+++ WYBRANY TEKST +++
Trekking informacja ogólna
Czy trekkingi z Pankisi do Tuszetii i Chewsureti są dla każdego?
Świadomie używamy określenia "trekking". A co oznacza słowo "trekking"? Za trekking uznaje się wędrówki prowadzone w trudnych warunkach terenowych oraz klimatycznych.
Tak też jest u nas. W czasie wyprawy w ciągu dnia pokonujemy spore odległości, to od 8 - 12 godzin marszu. Pokonujemy wymagające wzniesienia, wierzchołki, granie oraz przełęcze, rzeki i potoki górskie. Poruszamy się bez szlaków, ponieważ takich w części Pankisi nie ma. Śpimy pod gołym niebem, pod namiotami, czasami u pasterzy. Za to zmęczenie rekompensują nam atrakcyjne krajobrazy.
Nasze trekkingi to nie turystyka masowa. Są wymagające. To nie wędrówki ani spacery, ale to też nie wspinaczka.
Czas trwania: od 5 do 9 dni. W tym czasie jesteśmy zdani tylko na siebie. To doskonały czas na sprawdzenie swoich umiejętności i możliwości przetrwania, czasami w bardzo trudnych warunkach.
Osoby, które chcą wybrać się z nami z doliny Pankisi do Shatili w Chewsureti, Tuszetii i na wyprawy łączone Pankisi-Armenia, muszą poruszać się po górach przynajmniej w stopniu ŚREDNIOZAAWANSOWANYM.
Nasze trekkingi są WYMAGAJĄCE. Co to oznacza? Wychodząc z nami w góry, powinieneś posiadać ducha przygody i chęć przeżycia survivalu. Być wytrzymałym i sprawnym fizycznie. Wskazane wcześniejsze doświadczenie w długich, górskich marszach. Marsze z plecakiem WYMAGANE!
W zależności od wyjazdu wymagane mogą być wcześniejsze pobyty na wysokościach około 3500 n.p.m
Na każdym trekkingach jest zawsze przewodnik z Polski i 2-3 przewodników licencjonowanych z Pankisi (nie pasterzy! Nie posiłkujemy się pasterzami, ani z Pankisi, ani z Tuszetii).
Jesteśmy jedyną polskko-pankiską agencją górsko-turystyczną w Jokolo, organizującą w pełni profesjonalne i bezpieczne przejścia z Pankisi do Tuszetii i Chewsuretii pod Czeczeńską granicę.
W Armenii mamy do dyspozycji lokalnych przewodników.
I. Legend Trekking z Pankisi do Szatili, Chewsuretia
Na trasie nie ma oznakowanych szlaków, nie ma turystów, Tereny doliny Pankisi były od zawsze odcięte od reszty Gruzji. Po zakończeniu II wojny czeczeńskiej i uspokojeniu się sytuacji w dolinie Pankisi, tylko nieliczni próbowali swoich sił w przejściu do Chewsureti i Tuszetii od strony Pankisi.
+++ WYBRANE DANE +++
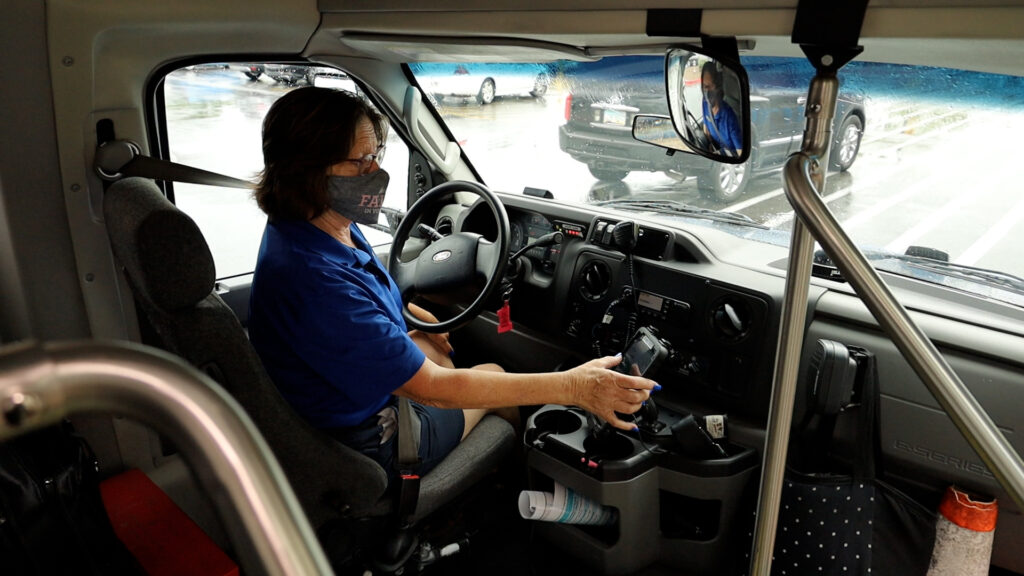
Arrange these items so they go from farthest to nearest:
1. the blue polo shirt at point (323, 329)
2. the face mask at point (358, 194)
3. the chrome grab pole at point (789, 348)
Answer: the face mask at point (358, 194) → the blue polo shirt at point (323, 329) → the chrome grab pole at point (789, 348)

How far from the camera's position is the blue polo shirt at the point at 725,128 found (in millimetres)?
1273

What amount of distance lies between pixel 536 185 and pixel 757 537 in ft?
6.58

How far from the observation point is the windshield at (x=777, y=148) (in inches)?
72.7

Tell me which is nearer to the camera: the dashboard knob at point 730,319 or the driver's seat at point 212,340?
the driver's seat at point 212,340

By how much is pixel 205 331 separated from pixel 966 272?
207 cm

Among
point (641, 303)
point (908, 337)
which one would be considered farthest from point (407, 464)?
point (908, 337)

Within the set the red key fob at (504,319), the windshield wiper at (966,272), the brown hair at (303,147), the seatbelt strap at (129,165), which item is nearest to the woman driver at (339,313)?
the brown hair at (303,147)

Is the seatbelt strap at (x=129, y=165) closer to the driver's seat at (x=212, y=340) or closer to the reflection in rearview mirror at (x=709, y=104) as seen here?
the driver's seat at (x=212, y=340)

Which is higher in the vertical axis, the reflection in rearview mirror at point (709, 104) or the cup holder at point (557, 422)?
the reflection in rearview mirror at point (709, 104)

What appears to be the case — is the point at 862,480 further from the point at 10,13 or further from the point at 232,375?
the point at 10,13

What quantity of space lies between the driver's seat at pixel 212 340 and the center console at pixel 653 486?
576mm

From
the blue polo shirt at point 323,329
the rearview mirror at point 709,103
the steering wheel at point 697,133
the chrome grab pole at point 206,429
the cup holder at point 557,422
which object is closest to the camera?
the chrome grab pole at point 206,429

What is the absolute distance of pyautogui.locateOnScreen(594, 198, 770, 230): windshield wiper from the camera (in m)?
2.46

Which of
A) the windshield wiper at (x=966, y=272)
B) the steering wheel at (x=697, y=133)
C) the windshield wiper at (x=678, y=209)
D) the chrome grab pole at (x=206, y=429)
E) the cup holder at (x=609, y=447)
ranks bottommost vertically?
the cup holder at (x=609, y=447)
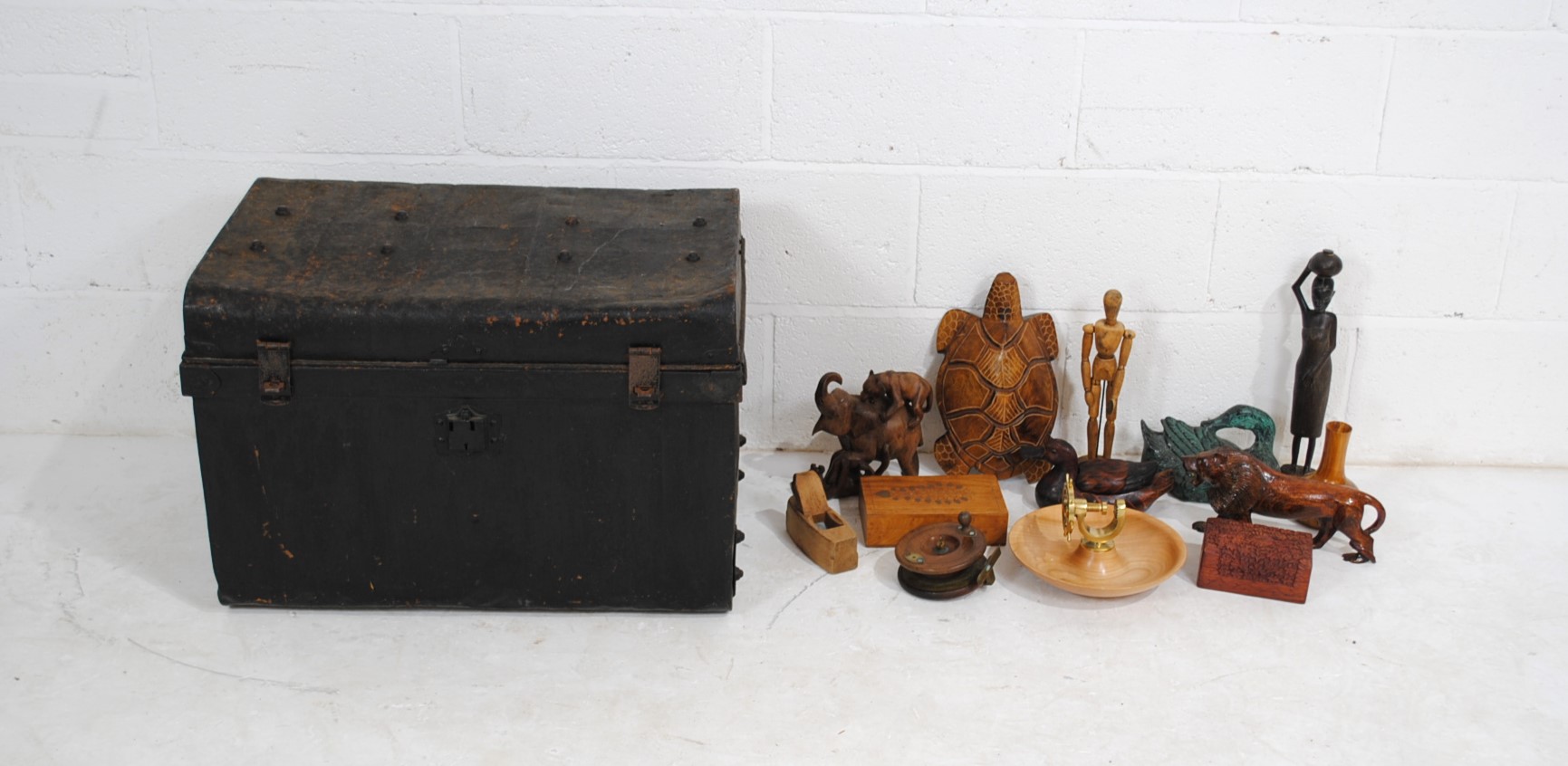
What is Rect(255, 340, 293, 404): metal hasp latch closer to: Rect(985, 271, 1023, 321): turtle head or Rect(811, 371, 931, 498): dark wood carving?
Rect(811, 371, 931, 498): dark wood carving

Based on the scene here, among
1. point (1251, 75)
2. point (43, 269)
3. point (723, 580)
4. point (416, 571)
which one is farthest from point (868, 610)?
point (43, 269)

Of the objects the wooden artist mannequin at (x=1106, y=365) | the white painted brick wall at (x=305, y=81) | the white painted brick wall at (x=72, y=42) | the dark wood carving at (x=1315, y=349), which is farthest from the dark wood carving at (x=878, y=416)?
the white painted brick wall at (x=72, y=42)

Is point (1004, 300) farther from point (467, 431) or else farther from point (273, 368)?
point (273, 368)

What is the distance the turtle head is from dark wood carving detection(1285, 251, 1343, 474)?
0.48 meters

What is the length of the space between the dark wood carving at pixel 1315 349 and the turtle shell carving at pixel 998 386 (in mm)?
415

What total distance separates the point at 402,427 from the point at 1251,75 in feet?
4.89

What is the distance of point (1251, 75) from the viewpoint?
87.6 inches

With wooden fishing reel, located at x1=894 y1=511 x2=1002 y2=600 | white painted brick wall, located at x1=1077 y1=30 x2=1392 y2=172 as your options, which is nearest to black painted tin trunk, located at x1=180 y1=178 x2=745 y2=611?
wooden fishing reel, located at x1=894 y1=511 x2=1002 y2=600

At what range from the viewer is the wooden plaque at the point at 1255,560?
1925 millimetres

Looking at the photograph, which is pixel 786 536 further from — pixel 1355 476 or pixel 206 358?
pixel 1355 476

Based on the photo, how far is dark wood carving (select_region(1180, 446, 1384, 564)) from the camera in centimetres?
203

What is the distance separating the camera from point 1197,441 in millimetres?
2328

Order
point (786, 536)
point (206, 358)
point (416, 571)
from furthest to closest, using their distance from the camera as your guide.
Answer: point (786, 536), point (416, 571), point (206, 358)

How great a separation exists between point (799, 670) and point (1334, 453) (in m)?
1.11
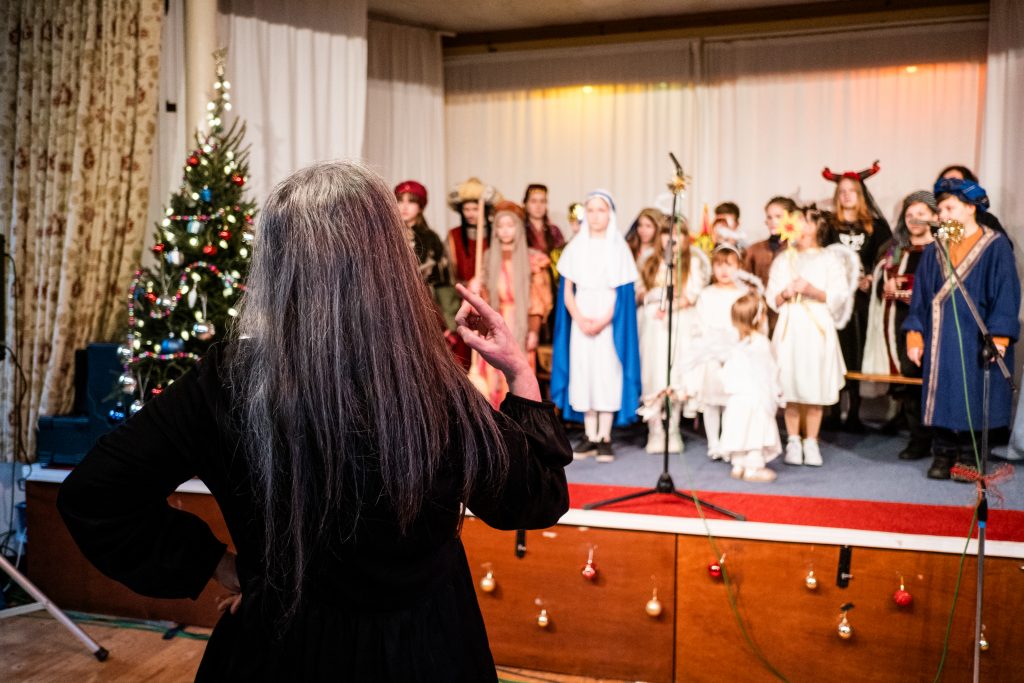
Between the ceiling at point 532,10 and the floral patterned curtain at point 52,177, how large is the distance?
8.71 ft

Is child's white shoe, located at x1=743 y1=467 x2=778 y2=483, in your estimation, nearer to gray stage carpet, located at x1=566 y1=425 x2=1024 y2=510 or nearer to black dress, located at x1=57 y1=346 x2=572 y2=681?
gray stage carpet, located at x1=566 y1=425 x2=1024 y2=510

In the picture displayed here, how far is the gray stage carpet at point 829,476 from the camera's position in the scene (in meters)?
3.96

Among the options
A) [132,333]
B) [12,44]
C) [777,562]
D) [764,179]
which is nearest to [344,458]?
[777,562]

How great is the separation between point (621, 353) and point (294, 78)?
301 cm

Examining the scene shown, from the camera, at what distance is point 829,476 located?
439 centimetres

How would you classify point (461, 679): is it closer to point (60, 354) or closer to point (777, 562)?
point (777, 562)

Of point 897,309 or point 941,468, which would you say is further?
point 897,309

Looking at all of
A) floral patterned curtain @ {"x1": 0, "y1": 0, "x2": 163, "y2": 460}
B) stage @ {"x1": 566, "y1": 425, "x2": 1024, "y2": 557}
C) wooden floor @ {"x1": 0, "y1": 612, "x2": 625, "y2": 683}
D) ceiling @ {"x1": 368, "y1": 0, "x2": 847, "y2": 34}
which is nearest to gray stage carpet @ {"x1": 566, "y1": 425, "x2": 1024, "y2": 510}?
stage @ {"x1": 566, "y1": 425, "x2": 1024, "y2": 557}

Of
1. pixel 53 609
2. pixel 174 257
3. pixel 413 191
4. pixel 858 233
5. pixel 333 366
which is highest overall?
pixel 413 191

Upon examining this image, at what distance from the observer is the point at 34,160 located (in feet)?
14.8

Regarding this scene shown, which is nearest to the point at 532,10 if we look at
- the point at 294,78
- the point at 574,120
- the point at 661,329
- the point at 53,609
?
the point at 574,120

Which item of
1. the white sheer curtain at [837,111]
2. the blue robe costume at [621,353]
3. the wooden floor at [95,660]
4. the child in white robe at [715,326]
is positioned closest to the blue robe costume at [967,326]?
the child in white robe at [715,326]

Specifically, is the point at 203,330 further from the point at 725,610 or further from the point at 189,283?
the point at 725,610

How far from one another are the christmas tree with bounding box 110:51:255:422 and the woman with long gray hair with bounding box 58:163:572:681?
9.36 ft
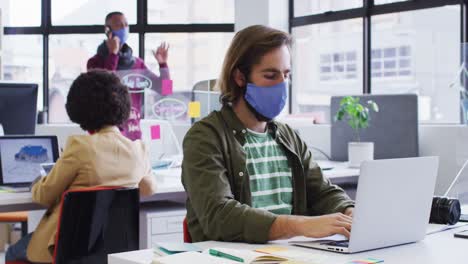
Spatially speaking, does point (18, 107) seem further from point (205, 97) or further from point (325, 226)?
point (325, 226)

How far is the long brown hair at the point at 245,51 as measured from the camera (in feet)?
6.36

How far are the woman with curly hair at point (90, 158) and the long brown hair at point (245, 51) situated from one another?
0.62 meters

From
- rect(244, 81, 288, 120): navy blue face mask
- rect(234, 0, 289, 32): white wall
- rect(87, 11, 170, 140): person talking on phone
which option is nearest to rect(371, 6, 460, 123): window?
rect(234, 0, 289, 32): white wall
+++
- ZADANIE DO WYKONANIA
Ile godzin marszu dziennie przewiduje wyprawa według tekstu o trekkingach z Pankisi? Wiersze nie mają nic wspólnego z tekstem.

- ROZWIĄZANIE ZADANIA
Od 8 do 12 godzin.